If all the information (survey, title search, etc.) for your old loan is still
current, however, the lender may be willing to waive many of the fees. In
addition, you may be able to roll the closing costs of a refinance loan into
the new note. In other words, you don't avoid the closing costs, but instead
pay them back over time along with the rest of the loan. If you consider this
option, be sure to calculate the potential savings vs. the expense of paying
off a higher principal balance.
Keep in mind that refinancing usually lengthens the time it takes to pay off
your house.
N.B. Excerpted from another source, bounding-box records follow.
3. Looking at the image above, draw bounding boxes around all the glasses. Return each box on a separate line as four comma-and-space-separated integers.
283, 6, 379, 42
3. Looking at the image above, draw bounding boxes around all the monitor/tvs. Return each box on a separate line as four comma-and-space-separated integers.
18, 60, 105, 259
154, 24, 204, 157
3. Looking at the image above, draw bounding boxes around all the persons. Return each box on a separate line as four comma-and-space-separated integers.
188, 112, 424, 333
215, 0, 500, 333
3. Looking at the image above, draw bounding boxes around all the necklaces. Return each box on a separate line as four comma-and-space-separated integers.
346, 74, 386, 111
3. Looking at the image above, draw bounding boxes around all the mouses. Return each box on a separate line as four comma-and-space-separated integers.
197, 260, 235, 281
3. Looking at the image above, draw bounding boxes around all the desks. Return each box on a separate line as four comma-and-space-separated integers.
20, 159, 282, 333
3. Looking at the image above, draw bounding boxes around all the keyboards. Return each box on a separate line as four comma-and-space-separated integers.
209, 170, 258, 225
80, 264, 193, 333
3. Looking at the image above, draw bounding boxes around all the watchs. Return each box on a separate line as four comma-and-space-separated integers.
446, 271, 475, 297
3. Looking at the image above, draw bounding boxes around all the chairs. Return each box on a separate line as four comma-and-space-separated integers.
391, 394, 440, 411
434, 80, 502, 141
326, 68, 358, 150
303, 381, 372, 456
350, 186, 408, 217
If you are 3 years into a 30-year mortgage and then refinance with
a new 30-year loan, you'll end up making payments on the house for 33 years.
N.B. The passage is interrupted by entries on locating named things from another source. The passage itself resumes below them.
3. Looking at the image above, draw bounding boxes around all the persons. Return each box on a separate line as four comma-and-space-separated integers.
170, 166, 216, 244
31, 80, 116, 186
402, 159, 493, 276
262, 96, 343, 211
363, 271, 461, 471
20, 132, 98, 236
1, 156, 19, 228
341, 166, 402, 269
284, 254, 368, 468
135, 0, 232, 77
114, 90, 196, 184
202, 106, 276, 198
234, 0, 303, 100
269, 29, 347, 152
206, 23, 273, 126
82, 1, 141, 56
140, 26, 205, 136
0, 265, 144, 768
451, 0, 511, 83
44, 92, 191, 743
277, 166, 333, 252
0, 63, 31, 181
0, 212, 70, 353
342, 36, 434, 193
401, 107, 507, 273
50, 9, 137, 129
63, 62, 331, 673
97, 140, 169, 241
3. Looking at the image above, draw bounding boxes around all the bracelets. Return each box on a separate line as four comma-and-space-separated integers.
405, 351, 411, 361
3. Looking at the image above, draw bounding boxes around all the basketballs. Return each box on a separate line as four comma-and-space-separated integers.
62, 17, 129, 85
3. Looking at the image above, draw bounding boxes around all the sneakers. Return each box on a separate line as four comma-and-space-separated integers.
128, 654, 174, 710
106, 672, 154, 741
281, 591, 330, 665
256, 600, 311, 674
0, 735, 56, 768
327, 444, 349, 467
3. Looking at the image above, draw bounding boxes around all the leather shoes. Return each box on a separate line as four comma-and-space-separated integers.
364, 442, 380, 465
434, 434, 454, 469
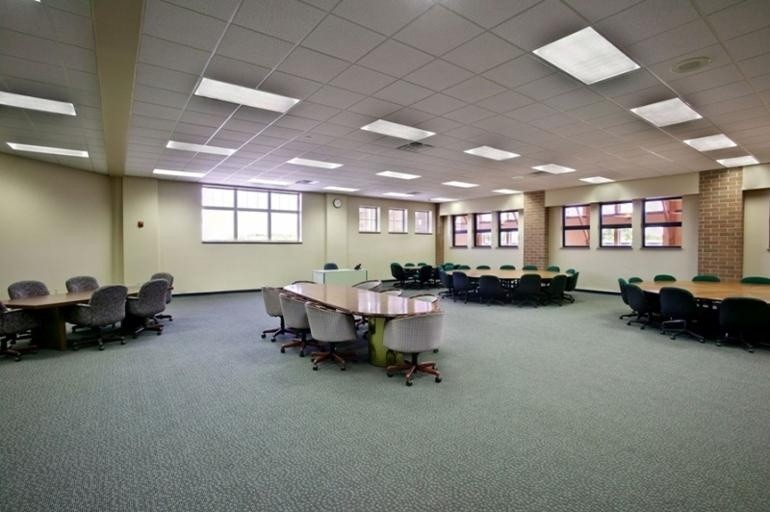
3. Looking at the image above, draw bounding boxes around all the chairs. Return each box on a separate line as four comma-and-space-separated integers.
1, 272, 174, 361
618, 274, 770, 353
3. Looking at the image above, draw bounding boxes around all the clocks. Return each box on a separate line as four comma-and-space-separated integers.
333, 198, 343, 208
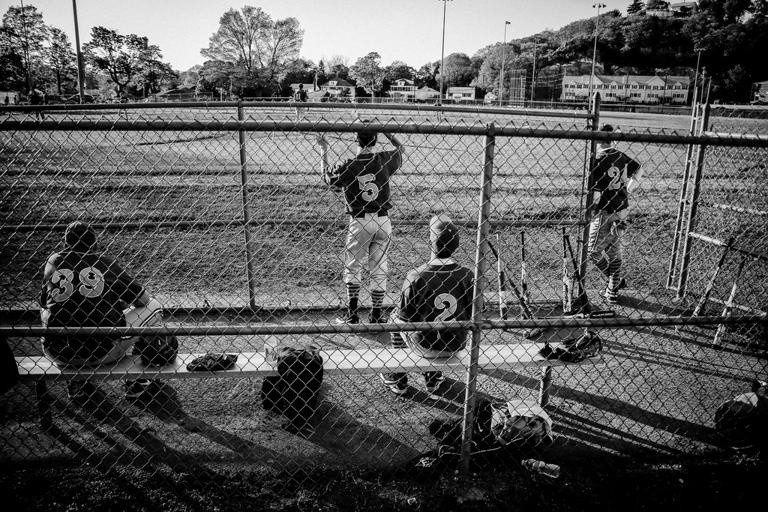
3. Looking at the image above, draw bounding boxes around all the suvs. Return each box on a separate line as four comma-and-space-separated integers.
19, 94, 67, 106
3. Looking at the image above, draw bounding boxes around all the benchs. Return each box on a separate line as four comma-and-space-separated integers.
16, 341, 602, 436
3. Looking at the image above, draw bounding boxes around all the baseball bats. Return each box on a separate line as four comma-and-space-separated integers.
487, 226, 615, 339
692, 236, 736, 316
712, 256, 747, 348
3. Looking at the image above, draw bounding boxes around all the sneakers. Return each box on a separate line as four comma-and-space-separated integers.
425, 371, 445, 391
380, 372, 407, 394
337, 312, 359, 324
600, 287, 618, 303
126, 378, 160, 397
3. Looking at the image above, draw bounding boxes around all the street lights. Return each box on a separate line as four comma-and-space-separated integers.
701, 66, 707, 103
692, 47, 707, 104
588, 4, 607, 112
499, 20, 512, 107
530, 32, 542, 107
438, 0, 453, 106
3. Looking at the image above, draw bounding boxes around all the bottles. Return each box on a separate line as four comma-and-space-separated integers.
264, 323, 278, 364
522, 459, 559, 478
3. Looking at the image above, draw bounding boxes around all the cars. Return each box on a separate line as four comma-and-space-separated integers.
67, 94, 94, 104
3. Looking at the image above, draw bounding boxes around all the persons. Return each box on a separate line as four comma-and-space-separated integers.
23, 88, 46, 122
378, 213, 475, 395
584, 124, 642, 305
32, 220, 163, 373
315, 119, 404, 325
292, 83, 308, 121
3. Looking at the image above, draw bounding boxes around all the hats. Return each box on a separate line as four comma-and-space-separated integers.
430, 215, 459, 248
Nevertheless, if the monthly savings are substantial enough, you still could
end up paying much less over the long haul with the new loan.
Adjustable
Rate Mortgages (ARMs)
Timing can also be a factor in switching from an ARM to a fixed-rate
loan. For example, rising interest rates might influence you to covert your ARM
into a fixed-rate loan if you plan to stay in your house for several more
years.
Conversely, you may plan to move in a year or two, and find a lender who is
willing to offer you dramatic interest rate savings with an ARM. In this case
(and as long as the closing costs are minimal), it might make sense to switch
from a fixed-rate loan to an ARM.
Equity
Refinancing with a new loan doesn't mean you have to give up all the
money you've paid towards your old mortgage. With each payment, you build up a
certain amount of equity in a property--which is the amount you've paid on the
principal balance of the loan.
For example, if you have a $100,000 loan at 8 percent, you would build about
$2,800 worth of equity in the first 3 years. Thus, if you refinanced, the new
loan would only amount to $97,200.
Raising
cash with home equity loans... use caution
If you've built enough equity, you can refinance in order to
take cash out of the property. Perhaps you need money to pay off your credit
cards, add a new bathroom, or cover the costs of braces for a child.
Regardless, lenders will typically allow you to borrow against the equity
you've built in your house, plus appreciation (often up to 75 percent of the
current appraised value). These types of loans are also called home equity
loans.
Be cautious, however, of lenders offering 100 percent or 125 percent home
equity loans--their rates are often markedly higher than traditional lenders.
In addition, any amount you borrow that is above the market value of the house
is NOT tax deductible.
Talk
to your lender
With all the different types of refinancing loans available today, you
should take some time to shop around and speak with several lenders before
making a decision. Be sure to discuss all the expenses and benefits, as well as
what will be expected of you, in advance. The more you educate yourself, the
better your chances of finding the right refinancing package.